葉っぱの器   

2005.03.16 有田武生

私は1988年にインドのマトゥーラという街を訪れた事がある。
ガンジスの支流、ヤムナー河のほとりにある静かな町である。いかにも愛と音楽の神クリシュナの聖地だけあって、その穏やかさを気に入ってしまい川沿いのアゴラホテルを宿として約10日間ほど滞在したのである。

この町ではいろいろと感じさせられ、今でも思い出深い場所である。

例えば、ホテル付きの大工の道具とその仕事ぶりである。
中庭に日向ぼっこをする風情で座り込み鋸で板を縦に切っている。
私は、ことわって側に座りその様子を見ていたのだが、ちょっと気になり、その道具を見せて貰って驚いた。
こんな道具、日本では使い物にならないと捨てられるだろうな。
鋸もノミも、ひどいなまくらである。「こんなもので仕事してちゃ日が暮れちまう」と日本の職人なら言いそうである。
だが、彼はなんのためらいもなく硬いマホガニーのような材を切っているのである。まったく急がず、たんたんと仕事を進め、結局はちゃんと切れてしまった。急がない、焦らないというのはなんと風格を増すものかと、感じ入ってしまった。

また、繁華街に出ると大きな黒御影石(これはすごいモノで、日本では高級墓石に使うレベルの石である。それが長年の人通りに角が丸くなっていて、そこいらの石彫刻より素晴らしい)で敷き詰められた道がワラを敷いたようになっている。そして、それが人混みに巻き上げられ逆光に輝く様はエキゾチックを絵に描いたようであるのだが、それらは実はほとんど水牛の糞が乾いたものなのだ。現地にしばらく居ると、それを汚いなどとは思わなくなる。多分、何千年も続いている営みの一つなのだ。ときどき、水牛が糞をしたそばから、それを素手でバケツに入れながら追っかけている子供が居たりする。乾かして燃料にするためである。
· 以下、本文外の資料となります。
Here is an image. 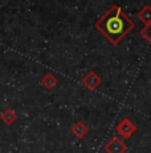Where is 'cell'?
Here are the masks:
<instances>
[{"label":"cell","mask_w":151,"mask_h":153,"mask_svg":"<svg viewBox=\"0 0 151 153\" xmlns=\"http://www.w3.org/2000/svg\"><path fill=\"white\" fill-rule=\"evenodd\" d=\"M81 83L85 85L88 89L94 91V89H97V88L101 85V83H102V79H101L100 76L94 72V71H89V72L82 77Z\"/></svg>","instance_id":"4"},{"label":"cell","mask_w":151,"mask_h":153,"mask_svg":"<svg viewBox=\"0 0 151 153\" xmlns=\"http://www.w3.org/2000/svg\"><path fill=\"white\" fill-rule=\"evenodd\" d=\"M115 129H117V133L121 134L122 139H129V137H131L136 132V125L129 117H123Z\"/></svg>","instance_id":"2"},{"label":"cell","mask_w":151,"mask_h":153,"mask_svg":"<svg viewBox=\"0 0 151 153\" xmlns=\"http://www.w3.org/2000/svg\"><path fill=\"white\" fill-rule=\"evenodd\" d=\"M0 119L3 120V123H4L5 125H12L13 123L16 121L17 116H16V113H15V111H13V109L7 108V109L0 114Z\"/></svg>","instance_id":"7"},{"label":"cell","mask_w":151,"mask_h":153,"mask_svg":"<svg viewBox=\"0 0 151 153\" xmlns=\"http://www.w3.org/2000/svg\"><path fill=\"white\" fill-rule=\"evenodd\" d=\"M41 84L44 85L46 89H53L57 85V79H56V76L52 75V73H46L44 77L41 79Z\"/></svg>","instance_id":"8"},{"label":"cell","mask_w":151,"mask_h":153,"mask_svg":"<svg viewBox=\"0 0 151 153\" xmlns=\"http://www.w3.org/2000/svg\"><path fill=\"white\" fill-rule=\"evenodd\" d=\"M136 17H138L144 25L151 24V5L146 4L144 7H142V10L138 11V13H136Z\"/></svg>","instance_id":"6"},{"label":"cell","mask_w":151,"mask_h":153,"mask_svg":"<svg viewBox=\"0 0 151 153\" xmlns=\"http://www.w3.org/2000/svg\"><path fill=\"white\" fill-rule=\"evenodd\" d=\"M139 35L142 36V39H144L151 45V24L144 25V27L139 31Z\"/></svg>","instance_id":"9"},{"label":"cell","mask_w":151,"mask_h":153,"mask_svg":"<svg viewBox=\"0 0 151 153\" xmlns=\"http://www.w3.org/2000/svg\"><path fill=\"white\" fill-rule=\"evenodd\" d=\"M70 131H72V133L77 137V139H84V137L88 134L89 128L84 121H77V123H74L73 124V126L70 128Z\"/></svg>","instance_id":"5"},{"label":"cell","mask_w":151,"mask_h":153,"mask_svg":"<svg viewBox=\"0 0 151 153\" xmlns=\"http://www.w3.org/2000/svg\"><path fill=\"white\" fill-rule=\"evenodd\" d=\"M94 27L111 45H118L126 35L135 28V23L123 12L119 5H113L95 22Z\"/></svg>","instance_id":"1"},{"label":"cell","mask_w":151,"mask_h":153,"mask_svg":"<svg viewBox=\"0 0 151 153\" xmlns=\"http://www.w3.org/2000/svg\"><path fill=\"white\" fill-rule=\"evenodd\" d=\"M126 151H127V145L119 137H113L105 145L106 153H126Z\"/></svg>","instance_id":"3"}]
</instances>
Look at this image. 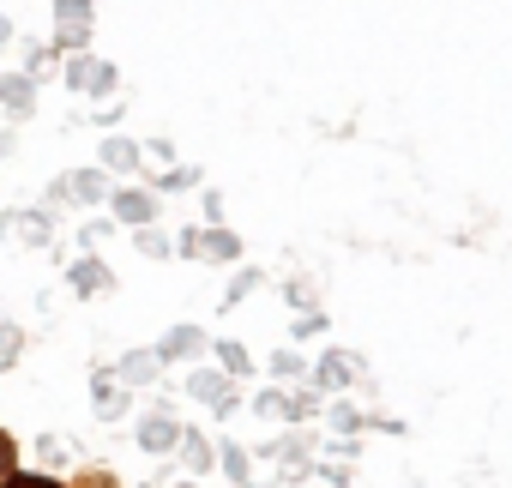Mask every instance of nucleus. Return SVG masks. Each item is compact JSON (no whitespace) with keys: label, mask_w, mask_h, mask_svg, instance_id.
Instances as JSON below:
<instances>
[{"label":"nucleus","mask_w":512,"mask_h":488,"mask_svg":"<svg viewBox=\"0 0 512 488\" xmlns=\"http://www.w3.org/2000/svg\"><path fill=\"white\" fill-rule=\"evenodd\" d=\"M13 458H19V452H13V440H7V434H0V482H7V476H13Z\"/></svg>","instance_id":"nucleus-2"},{"label":"nucleus","mask_w":512,"mask_h":488,"mask_svg":"<svg viewBox=\"0 0 512 488\" xmlns=\"http://www.w3.org/2000/svg\"><path fill=\"white\" fill-rule=\"evenodd\" d=\"M0 488H61V482H49V476H19V470H13Z\"/></svg>","instance_id":"nucleus-1"}]
</instances>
道ばたでは、日本では見かけないお菓子? パンに甘いシロップを浸みさせて唐辛子の粉やその他を降りかけたようなモノを売っていたので、買って食べてみた。なかなかおいしかった。しかし、2度目に子供のためにと唐辛子の粉などをかけないで貰ったモノは、なにか間の抜けた、あんまりおいしくないモノであった。これは失敗だった。
実は、言いたかったことはこの味のことではない。買ったときに渡された葉っぱで作った器の事である。日本で言うと柏のような葉っぱを数枚、器用に串で止めて器にしてある。みんな、これを食べた後、これらの器を無造作にその辺りの溝に投げ捨てている。例えば、東京でスチロールの器をこんな具合いにやると大ひんしゅくものだろう。しかし、ここではちがうのだ。
町には、うろついている豚がいて、それらを漁って食べているのである。
胴体の下半分は、ドブに濡れて黒くなっており、ツートンカラーの豚になっている。結局、それらの葉っぱの器はゴミではなくなっているのだ。

道ばたで、布を敷きひげ剃りを生業にしている男を数時間眺めたことがある。彼は、使い古された蓋の出来るブリキ缶の水だけで、仕事をしているのだ。ピチャピチャとヒゲを濡らし、雑談しながら器用にカミソリを扱い、最後に布で拭いてお終いである。なんという省エネであろう。石鹸も使わず、だから洗う必要もない。多分、片手の平に乗るくらいの量の水でやってのけるのである。

すごく、豊かな景色という環境の中で、日本人から見れば粗末で貧しく見えるかも知れない人達の、無駄のない生き方を見て、当時、価値観が大きく揺さぶられたモノだ。そして、今なお、いや、現代の色々な事例を見聞きする度に、なおさら、その感を大きくしている。